# TT hubs on mk4 golf



## lukeleon94 (Feb 23, 2016)

I'm just collecting parts now for the TT front set up on my mk4 platform car it's a tdi just want to know because I can't find out what have I got to do with the wheel bearings ect
Thanks in advance 


Sent from my iPhone using Tapatalk


----------



## blue bags (Jul 1, 2009)

Lower control arms, knuckles, just do new wheel bearings while they are apart, and tt ball joints. By far the best thing I did when I had my gti. If I knew how much of a difference it would have made at the time I would have done it alot sooner.


----------



## lukeleon94 (Feb 23, 2016)

Wow does it really make that much difference?? 
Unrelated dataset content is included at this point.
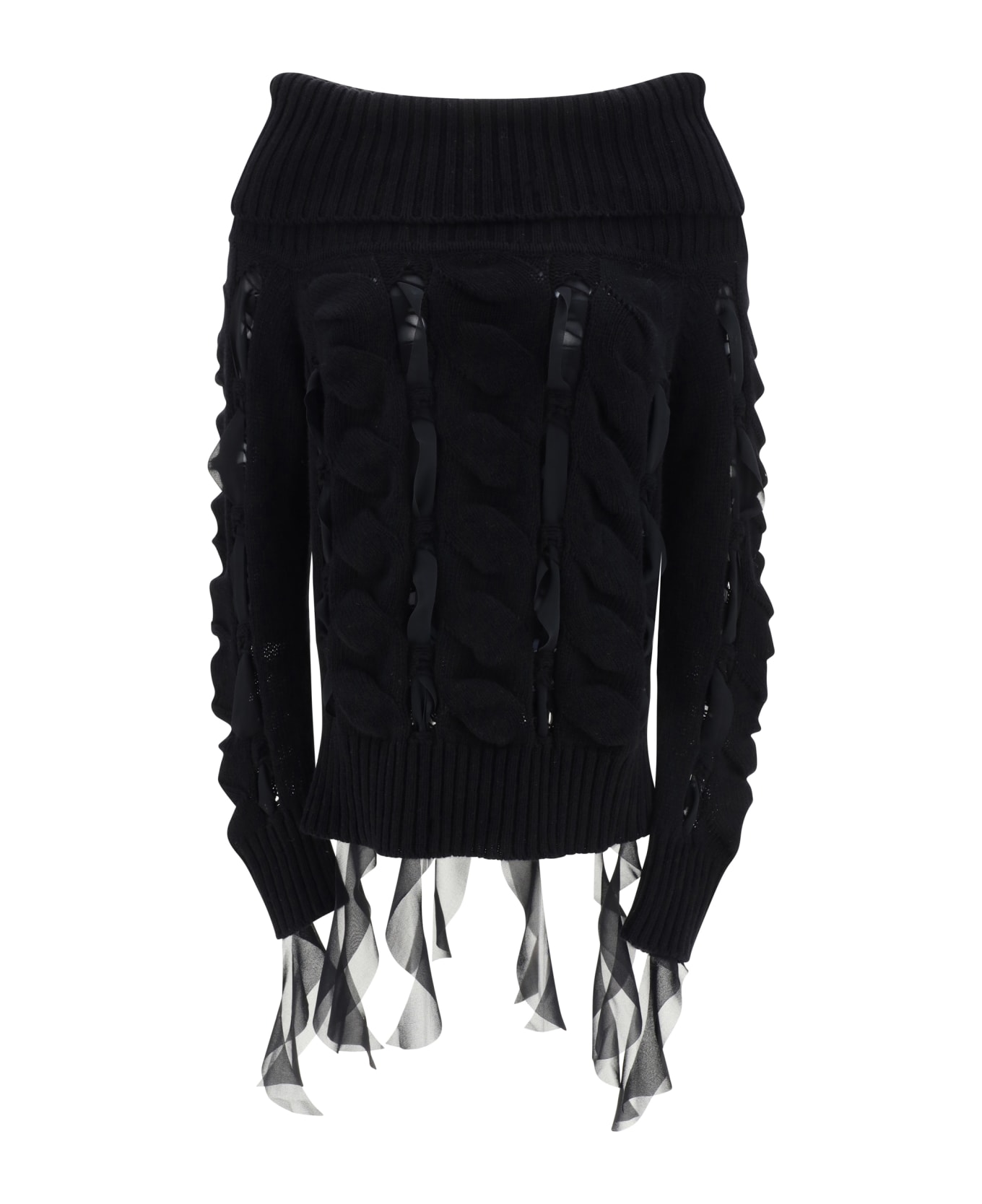 Blumarine Rouched Turtleneck Sweater Blumarine - BLACK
Sent from my iPhone using Tapatalk


----------



## blue bags (Jul 1, 2009)

I was running pretty aggressive front wheels, 17x10s, so the little camber adjustment was helpful, and it corrects the suspension geometries a bit too so dont get the axle bind at low ride heights when turning, and having the additional tierod clearance makes it a bit easier


----------



## lukeleon94 (Feb 23, 2016)

That's wicked to know bud thank you your a star 


Sent from my iPhone using Tapatalk


----------



## pgringo (Sep 1, 2011)

Is there a known "best place" to buy these parts these days?
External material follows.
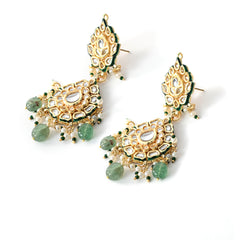 Bridal Green Kundan Polki Choker Set (4 Pc)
Sent from my SGH-T889 using Tapatalk


----------



## lukeleon94 (Feb 23, 2016)

Parts being what mate?? 


Sent from my iPhone using Tapatalk


----------



## pgringo (Sep 1, 2011)

TT lower control arms and hubs.

Sent from my SGH-T889 using Tapatalk


----------



## blue bags (Jul 1, 2009)

you can get them from a dealer, or used. I personally pieced my setup together, spindles I got from a friend who ended up not using them, control arms from a used parts yard, and ball joints and bearings new from the dealer. calling some local yards is a good first place to check Id say, I did have one issue with a bent spindle, couldn't tell by eye at all, i was only able to tell because One wheel made slight contact with the strut and the other didn't, so with used thats a potential risk


----------